++++ Extrait ++++

L’autre point aussi, c’est le risque aussi d’attachement, parce qu’un agent conversationnel, en tout cas comme ChatGPT, est conçu pour être sympa avec l’utilisateur.
Il y a des biais de confirmation derrière. Et le risque, c’est à la fois de pouvoir s’attacher, de s’attacher à un être qui n’existe pas et deuxièmement aussi d’être, de confirmer dans une forme de bulle, de bulle, de bulle de filtre où finalement on se retrouve seul avec quelqu’un. On considère que s’il n’y a que cette personne qui n’existe pas, qui comprend ce que je ressens, d’autant plus qu’il est, il est disponible et accessible 24h/24 et qui peut être, il peut être de ce fait-là, paradoxalement, quelque chose qui peut enfermer la personne dans dans une interaction qui peut se dépasser et être problématique. Et ça, il faut l’avoir en tête aussi.
L’éventail des solutions : au-delà des médicaments et de la psychothérapie classique
– Je me dis en discutant qu’on peut peut-être s’en servir comme un signal, avant d’en parler à un médecin justement de certaines des questions qu’on pense ne pas oser poser, d’aller justement grâce à ça peut être un peu préparé et contacter et demander l’avis d’un professionnel ou d’une professionnelle.
J’en viens précisément aux psychiatres, à la psychiatrie et à la santé mentale sous cet angle. Cette spécialité médicale connaît des changements importants. De nouvelles approches émergent. Le grand public connaît surtout le recours aux médicaments, tu en prescrits certainement chaque jour à des patients qui en ont besoin.

++++

**Consigne A:**
Selon l'extrait, dans quel but un agent conversationnel comme ChatGPT est-il conçu ?
**Consigne B:**
D'après l'extrait, pourquoi un agent conversationnel peut-il enfermer une personne dans une interaction problématique ? Répondez en une à trois phrases.

++++ Données à étudier ++++

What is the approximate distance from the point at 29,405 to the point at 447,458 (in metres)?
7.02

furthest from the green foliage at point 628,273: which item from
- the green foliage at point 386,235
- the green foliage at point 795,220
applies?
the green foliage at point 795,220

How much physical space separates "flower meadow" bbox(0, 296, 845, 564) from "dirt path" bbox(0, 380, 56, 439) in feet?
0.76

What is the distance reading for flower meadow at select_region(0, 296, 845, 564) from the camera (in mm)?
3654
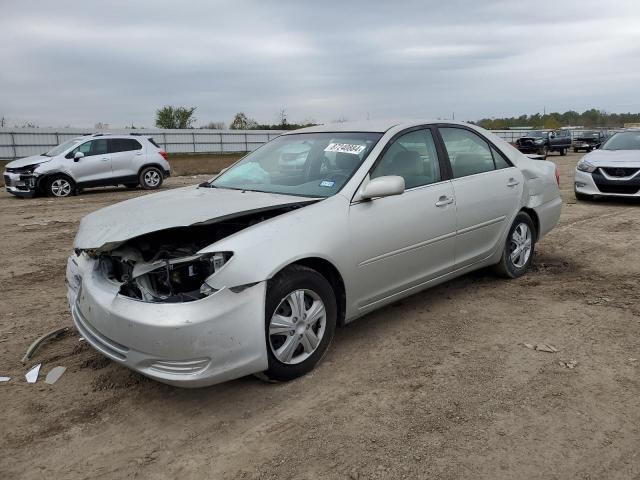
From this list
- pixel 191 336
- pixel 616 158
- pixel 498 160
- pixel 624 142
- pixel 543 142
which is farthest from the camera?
pixel 543 142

++++

**Solution A:**
Il est conçu pour être sympa avec l'utilisateur.

**Solution B:**
La personne peut finir par penser que seul cet être qui n'existe pas comprend ce qu'elle ressent, et elle se retrouve dans une bulle de filtre, seule avec lui. Comme il est en plus disponible et accessible 24h/24, il peut paradoxalement l'enfermer dans cette relation.